Data supplied:
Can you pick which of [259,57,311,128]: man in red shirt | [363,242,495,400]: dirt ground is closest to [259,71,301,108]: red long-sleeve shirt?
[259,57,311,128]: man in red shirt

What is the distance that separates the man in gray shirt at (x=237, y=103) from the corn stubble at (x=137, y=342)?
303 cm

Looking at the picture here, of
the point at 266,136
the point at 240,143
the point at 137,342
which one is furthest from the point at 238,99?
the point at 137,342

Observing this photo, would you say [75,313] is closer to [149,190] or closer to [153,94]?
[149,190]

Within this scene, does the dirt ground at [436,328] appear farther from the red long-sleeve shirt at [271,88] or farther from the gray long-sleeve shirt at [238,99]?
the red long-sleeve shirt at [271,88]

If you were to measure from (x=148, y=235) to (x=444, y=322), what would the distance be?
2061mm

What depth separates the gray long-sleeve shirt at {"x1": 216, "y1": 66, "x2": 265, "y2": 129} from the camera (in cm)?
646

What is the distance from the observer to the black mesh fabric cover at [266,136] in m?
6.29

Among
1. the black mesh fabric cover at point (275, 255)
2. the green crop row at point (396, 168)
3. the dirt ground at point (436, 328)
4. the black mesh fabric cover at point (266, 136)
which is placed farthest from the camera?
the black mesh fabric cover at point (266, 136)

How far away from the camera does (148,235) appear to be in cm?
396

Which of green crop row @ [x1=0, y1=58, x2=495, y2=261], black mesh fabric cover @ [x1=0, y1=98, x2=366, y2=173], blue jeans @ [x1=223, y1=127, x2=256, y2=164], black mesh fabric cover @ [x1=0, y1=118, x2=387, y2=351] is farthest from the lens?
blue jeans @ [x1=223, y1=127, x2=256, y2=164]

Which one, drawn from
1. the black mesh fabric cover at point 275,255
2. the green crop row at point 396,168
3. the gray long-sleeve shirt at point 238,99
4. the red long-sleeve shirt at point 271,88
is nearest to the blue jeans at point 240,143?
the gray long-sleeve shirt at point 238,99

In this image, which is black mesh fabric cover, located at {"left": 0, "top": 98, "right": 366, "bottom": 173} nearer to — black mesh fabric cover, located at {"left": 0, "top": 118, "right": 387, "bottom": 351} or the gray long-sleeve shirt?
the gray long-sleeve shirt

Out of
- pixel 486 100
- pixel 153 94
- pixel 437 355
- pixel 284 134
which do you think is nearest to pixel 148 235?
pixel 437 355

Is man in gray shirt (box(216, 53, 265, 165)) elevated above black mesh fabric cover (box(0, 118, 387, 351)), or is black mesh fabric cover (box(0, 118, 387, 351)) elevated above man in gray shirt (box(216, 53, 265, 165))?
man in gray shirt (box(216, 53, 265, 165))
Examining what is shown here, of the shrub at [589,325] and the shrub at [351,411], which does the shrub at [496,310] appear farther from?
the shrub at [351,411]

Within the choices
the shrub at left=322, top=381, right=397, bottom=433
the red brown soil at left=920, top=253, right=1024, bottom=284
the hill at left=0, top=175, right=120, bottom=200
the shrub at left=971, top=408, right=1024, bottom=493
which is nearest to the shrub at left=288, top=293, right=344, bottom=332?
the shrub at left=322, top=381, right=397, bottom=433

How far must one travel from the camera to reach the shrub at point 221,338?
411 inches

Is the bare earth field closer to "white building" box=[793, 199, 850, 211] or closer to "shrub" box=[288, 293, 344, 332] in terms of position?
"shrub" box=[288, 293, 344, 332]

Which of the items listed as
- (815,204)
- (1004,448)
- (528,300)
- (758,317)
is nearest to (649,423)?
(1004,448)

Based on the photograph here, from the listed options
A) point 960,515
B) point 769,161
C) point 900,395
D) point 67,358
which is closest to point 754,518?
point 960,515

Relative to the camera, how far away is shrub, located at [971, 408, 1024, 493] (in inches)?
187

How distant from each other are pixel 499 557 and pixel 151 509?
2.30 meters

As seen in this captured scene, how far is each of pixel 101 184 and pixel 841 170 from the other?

Brief: Beginning at the line where "Which of the items listed as" appears, extract each line through the end of the data above; keep them exact and include nothing else.

Answer for this exercise:
Which of the items listed as
- (815,204)
- (1004,448)
- (528,300)
- (758,317)
is nearest to (649,423)?
(1004,448)

Based on the photograph here, from the listed options
A) point 960,515
B) point 769,161
C) point 900,395
D) point 67,358
which is closest to point 754,518?
point 960,515

Relative to the camera, how far away is shrub, located at [971, 408, 1024, 493] (in inches)?
187

How distant from each other are pixel 499 557 and pixel 151 509?
2.30 meters

As seen in this captured scene, how far is each of pixel 101 184 and pixel 841 170 from the other?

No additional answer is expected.